(Beginning of Provided records)
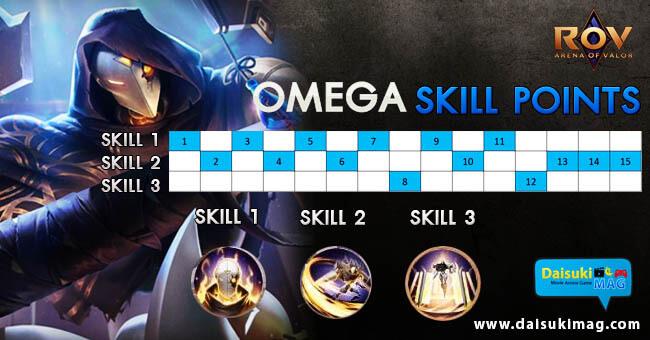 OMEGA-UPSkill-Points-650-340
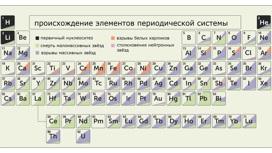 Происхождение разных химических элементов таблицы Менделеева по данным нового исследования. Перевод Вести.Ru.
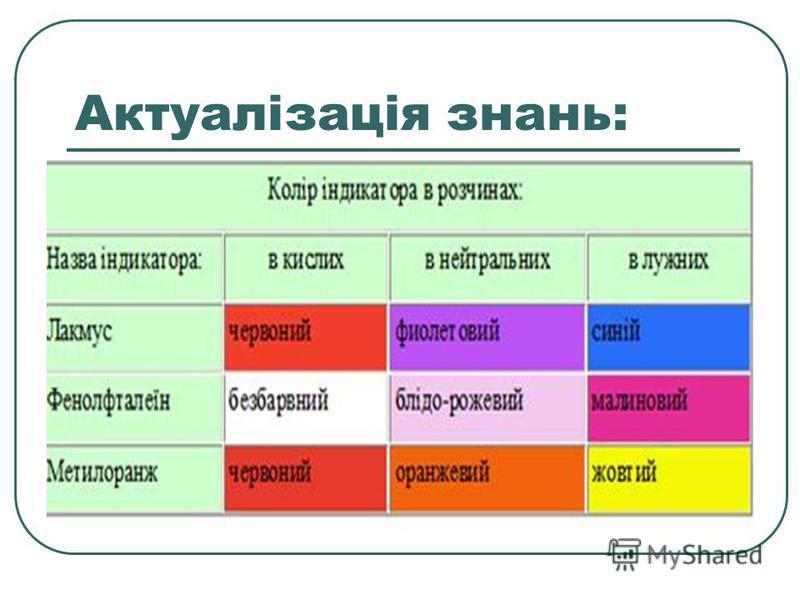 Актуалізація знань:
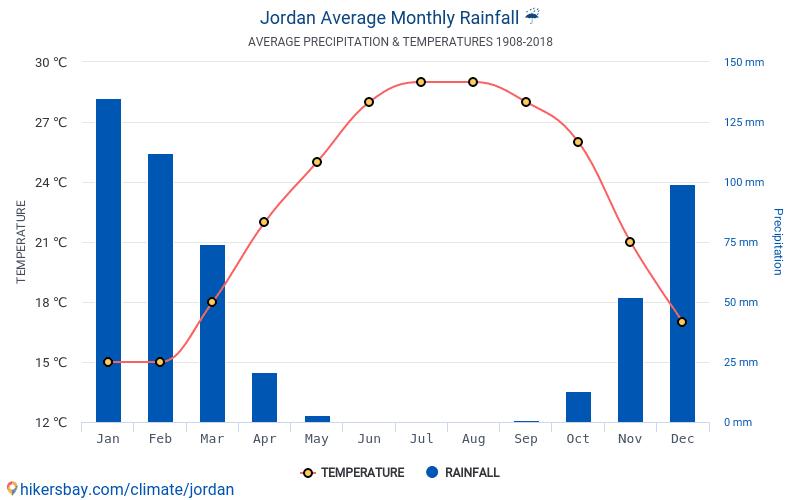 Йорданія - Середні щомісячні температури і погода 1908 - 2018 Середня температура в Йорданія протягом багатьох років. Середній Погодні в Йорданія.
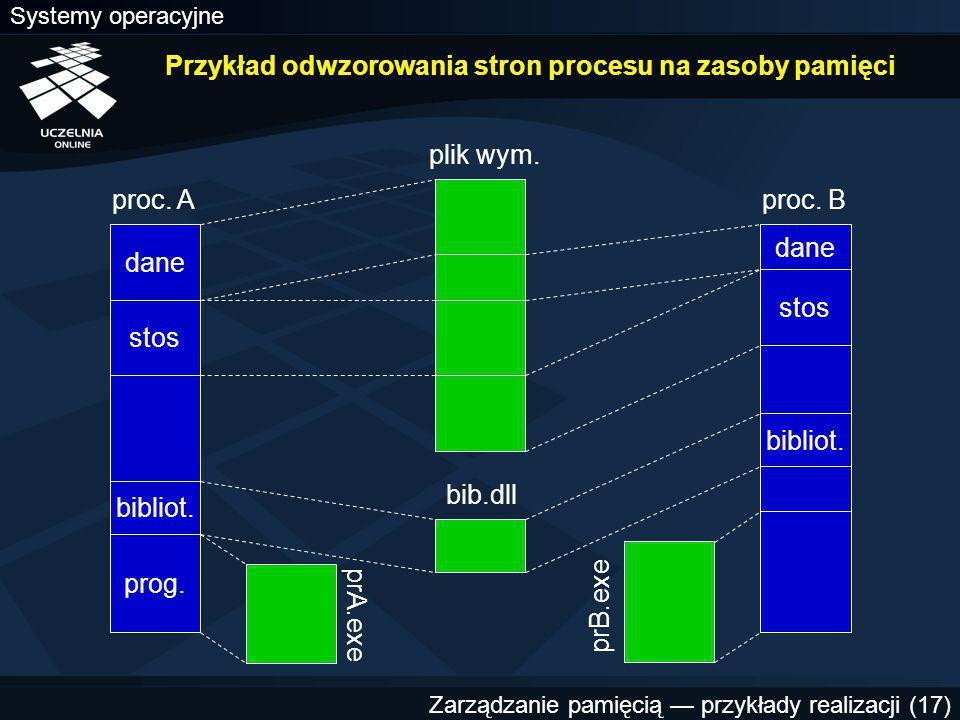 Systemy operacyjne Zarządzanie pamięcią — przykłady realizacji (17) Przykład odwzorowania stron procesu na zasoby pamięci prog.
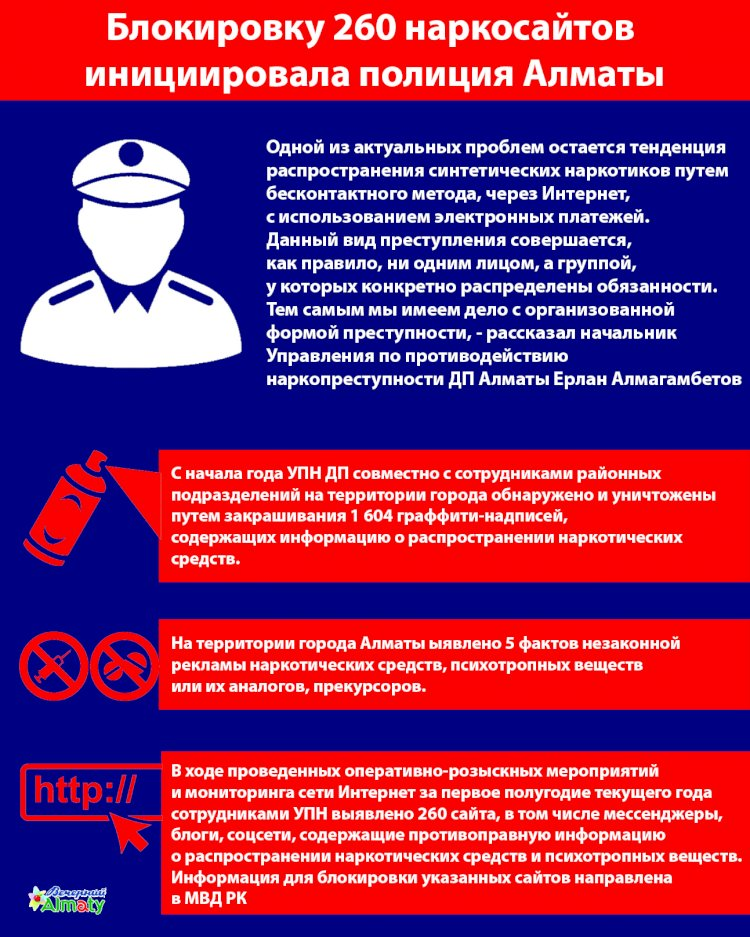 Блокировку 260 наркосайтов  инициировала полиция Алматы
(End of Provided records)
(Beginning of Provided records)
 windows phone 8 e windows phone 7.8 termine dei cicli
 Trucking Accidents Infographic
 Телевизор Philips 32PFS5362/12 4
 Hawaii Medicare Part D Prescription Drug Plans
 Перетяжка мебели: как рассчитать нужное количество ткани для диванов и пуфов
(End of Provided records)
- Task item: Print from the line containing "Systemy operacyjne Zarządzanie" through the line containing "Блокировку 260 наркосайтов" in the data above, exactly as the lines stand, and omit every picture.

- Answer to this problem:
 Systemy operacyjne Zarządzanie pamięcią — przykłady realizacji (17) Przykład odwzorowania stron procesu na zasoby pamięci prog.
 Блокировку 260 наркосайтов  инициировала полиция Алматы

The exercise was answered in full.